Pure-Python, dependency-free reimplementation of espeak-ng's grapheme-to-phoneme (G2P) engine

These details have not been verified by PyPI

Project description

espyak

A pure-Python reimplementation of espeak-ng's grapheme-to-phoneme (G2P) front-end. Text → phonemes only: no synthesis, no audio, no C extension, no runtime dependencies.

Reproduces the espeak-ng binary (pinned 1.52.0) byte-for-byte on its test sets — a per-language headword sweep (1703/1703, 86 languages) and a real-sentence corpus (438/438, 31 languages). 117 languages bundled. Inputs outside those sets are not all covered yet — see Coverage.

from espyak import G2P

g2p = G2P("en")
g2p.phonemize("hello world")              # 'həlˈəʊ wˈɜːld'   (IPA)
g2p.phonemize("hello world", ipa=False)   # "h@l'oU w'3:ld"   (Kirshenbaum / -x)

[DATA RECORDS]:
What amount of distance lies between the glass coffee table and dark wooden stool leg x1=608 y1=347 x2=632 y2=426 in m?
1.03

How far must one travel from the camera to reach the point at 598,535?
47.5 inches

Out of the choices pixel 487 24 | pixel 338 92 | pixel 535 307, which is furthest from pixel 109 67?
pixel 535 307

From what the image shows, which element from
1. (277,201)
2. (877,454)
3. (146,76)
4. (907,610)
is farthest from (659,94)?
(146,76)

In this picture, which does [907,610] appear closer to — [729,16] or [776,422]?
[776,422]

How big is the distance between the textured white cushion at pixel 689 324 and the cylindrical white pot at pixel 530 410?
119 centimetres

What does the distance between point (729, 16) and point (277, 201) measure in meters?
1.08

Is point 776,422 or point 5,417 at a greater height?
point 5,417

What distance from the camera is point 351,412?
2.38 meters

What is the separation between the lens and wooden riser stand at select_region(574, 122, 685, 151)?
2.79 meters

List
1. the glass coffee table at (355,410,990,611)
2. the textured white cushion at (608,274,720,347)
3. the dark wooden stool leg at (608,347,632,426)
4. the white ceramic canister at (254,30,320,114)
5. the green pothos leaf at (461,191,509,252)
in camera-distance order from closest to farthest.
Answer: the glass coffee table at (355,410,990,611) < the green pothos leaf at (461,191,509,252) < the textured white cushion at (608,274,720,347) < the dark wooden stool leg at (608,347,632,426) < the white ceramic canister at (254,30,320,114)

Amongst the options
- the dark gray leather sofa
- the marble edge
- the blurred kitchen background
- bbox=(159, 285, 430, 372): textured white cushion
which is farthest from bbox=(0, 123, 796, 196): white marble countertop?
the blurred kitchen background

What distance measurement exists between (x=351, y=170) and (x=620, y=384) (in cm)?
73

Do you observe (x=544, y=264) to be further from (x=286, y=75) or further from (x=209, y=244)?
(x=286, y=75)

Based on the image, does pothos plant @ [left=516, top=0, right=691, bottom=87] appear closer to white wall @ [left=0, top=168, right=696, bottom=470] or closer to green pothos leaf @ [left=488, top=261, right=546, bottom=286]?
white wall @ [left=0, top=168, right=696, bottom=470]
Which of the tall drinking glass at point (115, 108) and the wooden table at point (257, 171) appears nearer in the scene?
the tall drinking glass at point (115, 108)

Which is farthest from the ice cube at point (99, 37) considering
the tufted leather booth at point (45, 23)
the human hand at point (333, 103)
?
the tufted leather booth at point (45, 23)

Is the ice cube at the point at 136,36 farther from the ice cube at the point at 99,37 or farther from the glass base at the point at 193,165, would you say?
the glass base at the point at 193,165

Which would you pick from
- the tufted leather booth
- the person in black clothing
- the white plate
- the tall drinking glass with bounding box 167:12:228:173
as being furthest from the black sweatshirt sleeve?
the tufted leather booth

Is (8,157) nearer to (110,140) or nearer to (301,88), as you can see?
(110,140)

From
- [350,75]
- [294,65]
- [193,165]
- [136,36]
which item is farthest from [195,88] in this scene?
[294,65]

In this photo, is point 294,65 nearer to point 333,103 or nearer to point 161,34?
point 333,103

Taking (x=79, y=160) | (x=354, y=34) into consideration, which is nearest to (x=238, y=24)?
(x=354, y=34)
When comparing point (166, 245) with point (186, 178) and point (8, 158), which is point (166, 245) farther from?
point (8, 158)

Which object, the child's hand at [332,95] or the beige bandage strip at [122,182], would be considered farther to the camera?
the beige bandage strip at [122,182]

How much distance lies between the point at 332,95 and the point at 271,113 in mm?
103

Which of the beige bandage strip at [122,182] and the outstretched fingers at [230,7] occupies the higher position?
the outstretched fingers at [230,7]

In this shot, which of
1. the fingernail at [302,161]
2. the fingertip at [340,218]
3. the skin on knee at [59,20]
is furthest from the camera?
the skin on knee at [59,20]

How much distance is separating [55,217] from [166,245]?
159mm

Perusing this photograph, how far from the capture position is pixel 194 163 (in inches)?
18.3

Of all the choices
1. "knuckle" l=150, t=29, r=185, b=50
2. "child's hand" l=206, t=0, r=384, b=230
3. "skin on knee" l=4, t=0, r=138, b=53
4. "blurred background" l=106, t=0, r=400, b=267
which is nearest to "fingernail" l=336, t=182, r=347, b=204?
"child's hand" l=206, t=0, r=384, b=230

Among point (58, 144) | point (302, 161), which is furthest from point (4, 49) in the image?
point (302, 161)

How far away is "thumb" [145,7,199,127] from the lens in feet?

[YOUR GOAL]: Please pick up the espyak package description right after its last line and continue it.

[OUTPUT OF THE EXERCISE]:
G2P("es").phonemize("buenos días")        # 'bwˈenos dˈias'
G2P("de").phonemize("straße")             # 'ʃtɾˈɑːsə'
G2P("ru").phonemize("привет")             # 'prʲivʲˈet'

Why

espyak gives projects espeak-ng's phonemes without the native dependency: nothing to shell out to, no C-extension to build, and the rules are readable and patchable in Python. It drops in as a backend for phoonnx.

Install

pip install -e .          # from a clone (the espeak-ng source data is bundled, ~44 MB)
# or:  uv pip install -e .

Python ≥ 3.9. The espeak-ng dictsource/, phsource/, and lang/ data are bundled under espyak/data/ at the pinned 1.52.0 tag, so nothing is needed system-wide.

Usage

Python

from espyak import G2P

g2p = G2P("en")                      # one translator per language — construct once, reuse

g2p.phonemize("read")                # 'ɹˈiːd'
g2p.phonemize("2024 dogs")           # numbers expand to words, then phonemes

g2p.phonemize("cat", ipa=True)       # 'kˈat'        — Unicode IPA (default)
g2p.phonemize("cat", ipa=False)      # "k'at"        — Kirshenbaum ASCII (espeak -x)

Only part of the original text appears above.